Inside was a menagerie of different options. From scheduled lighting functions, to automated food production, announcement systems, and even prerecorded lullabies to play through the nursery PA system. Finally, at the very bottom of the list, the option ‘Emergency Power Protocols’ was listed. Clicking on it instantly brought up a warning message:
Warning: Eraser Deployment System is now primed. Protocol X Emergency Shutdown highly recommended before activation. All Stable residents should return to their quarters before EDS activation. Failure to do so may result in unintended fatalities.
Below the message listed two options:
Protocol X Emergency Shutdown (Active)
Eraser Deployment System (Inactive)
I tabbed down to the first, my hoof hovering above the enter key, but paused. Turning the lights back on was absolutely what I wanted, to bring some level of normalcy back to this whole fucked up situation. We could get the Stable door back open, regroup with the others, and finally get out of this hellhole.

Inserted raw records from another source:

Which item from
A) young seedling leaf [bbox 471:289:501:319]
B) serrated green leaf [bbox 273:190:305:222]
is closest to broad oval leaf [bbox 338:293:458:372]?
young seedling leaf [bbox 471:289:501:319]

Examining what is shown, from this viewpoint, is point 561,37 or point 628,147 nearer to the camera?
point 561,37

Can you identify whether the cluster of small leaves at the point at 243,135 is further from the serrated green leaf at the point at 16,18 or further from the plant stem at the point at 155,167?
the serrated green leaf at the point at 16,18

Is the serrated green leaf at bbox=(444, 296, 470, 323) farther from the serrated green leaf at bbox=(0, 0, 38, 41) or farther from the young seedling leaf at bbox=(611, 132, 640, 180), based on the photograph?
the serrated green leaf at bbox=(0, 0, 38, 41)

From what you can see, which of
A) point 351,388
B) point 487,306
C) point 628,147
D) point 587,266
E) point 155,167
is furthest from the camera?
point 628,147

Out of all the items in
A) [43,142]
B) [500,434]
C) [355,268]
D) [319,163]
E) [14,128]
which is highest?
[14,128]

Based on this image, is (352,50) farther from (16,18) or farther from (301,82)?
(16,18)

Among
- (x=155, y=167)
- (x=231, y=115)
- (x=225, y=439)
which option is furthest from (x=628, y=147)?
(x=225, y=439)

All it would cost was Venture’s life.
I knew getting the lights back on would basically be signing his death warrant. Without the element of surprise, he wouldn’t stand a chance against Whiskey and Riveter and-
Was I really considering this? Helping him meant that Whiskey and the others might… die. They weren’t exactly my friends, but they certainly hadn’t done anything to hurt me. What the hell was wrong with me? After everything that had happened, everything he’d done? Cracks, Whiskey, Tumbler, all of them had been completely innocent in all of this. Venture was the bad guy, wasn’t he?
I couldn’t get the image out of my mind. That young stallion regaling me about his favorite superheroes with such passion and fervor in his eyes. Holding their tales of selfless heroism as such an intrinsic part of who he was, and what must have happened to him to drive him so far from that path. Regardless of how badly I wanted to compartmentalize him and be done with it, I couldn’t justify to myself that Venture was evil. Like such a frustratingly large amount of things in this Goddess-forsaken Wasteland, it wasn’t that black and white. He was sick, disturbed beyond belief, but not evil.

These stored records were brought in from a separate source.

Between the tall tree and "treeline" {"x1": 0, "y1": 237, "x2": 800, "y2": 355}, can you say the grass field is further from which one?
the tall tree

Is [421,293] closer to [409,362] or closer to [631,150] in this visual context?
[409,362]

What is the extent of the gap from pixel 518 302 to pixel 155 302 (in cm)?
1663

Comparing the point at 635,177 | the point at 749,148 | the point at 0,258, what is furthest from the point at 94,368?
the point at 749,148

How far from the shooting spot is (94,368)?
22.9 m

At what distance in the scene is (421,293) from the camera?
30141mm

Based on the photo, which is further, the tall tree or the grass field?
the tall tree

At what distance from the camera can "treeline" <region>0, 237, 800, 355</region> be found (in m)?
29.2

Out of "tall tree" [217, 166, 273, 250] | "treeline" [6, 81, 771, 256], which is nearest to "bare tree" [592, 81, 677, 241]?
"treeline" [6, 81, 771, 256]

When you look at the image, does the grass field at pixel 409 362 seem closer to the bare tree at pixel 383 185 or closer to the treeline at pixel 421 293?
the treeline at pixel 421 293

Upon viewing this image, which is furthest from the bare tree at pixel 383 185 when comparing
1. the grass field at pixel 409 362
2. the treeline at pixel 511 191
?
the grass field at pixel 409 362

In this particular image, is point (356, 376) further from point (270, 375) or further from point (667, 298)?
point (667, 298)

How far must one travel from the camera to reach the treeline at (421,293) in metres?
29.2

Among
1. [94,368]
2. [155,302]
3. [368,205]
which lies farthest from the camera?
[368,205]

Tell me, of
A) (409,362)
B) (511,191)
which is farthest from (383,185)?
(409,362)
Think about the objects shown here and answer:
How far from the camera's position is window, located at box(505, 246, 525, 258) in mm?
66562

What the fuck was I supposed to do? How could I even begin to think about treating somepony in a place like this? It wasn’t exactly the most conducive environment for addressing the sort of mental damage Venture had obviously endured. Maybe… maybe a quick death was the more merciful choice.
“Yo Doc!” Cracks shouted. “What in Luna’s holy tits are you doing out there?”
I was about to answer, when the echo of distant gunfire did so for me. The heavy thumps and rapid cracks sounded like a violent thunderstorm. My stomach dropped as the sounds grew faster and more fervent, continuing on with what seemed like no end in sight.
“Sounds like the party’s kicking off,” Cracks mused. “That psycho is in for it now.”
Why oh why did she have to put it like that? I didn’t know what I was going to do as far as treating him, or even what the next few minutes would entail, but my mind grew calm and resolute. I knew what I needed to do right now. The others would have none of it, I knew that too, but this was the right thing to do.
Some logical voice in the back of my mind whispered of this being for the greater good, that successfully treating Venture would force the Enclave’s hoof toward realizing the denizens of the Wasteland were a far cry from the lost cause the pegasi believed them to be. If it meant the deaths of a few more ponies, then maybe that sacrifice was well worth the cost.
I shook that dark thought from my mind and paged down to the second option on the screen. I had no idea what this system was designed to do, but Venture was obviously a survivor. It just might provide the distraction he would need to get away. If not, well it’s not like things would have turned out a whole lot different for him.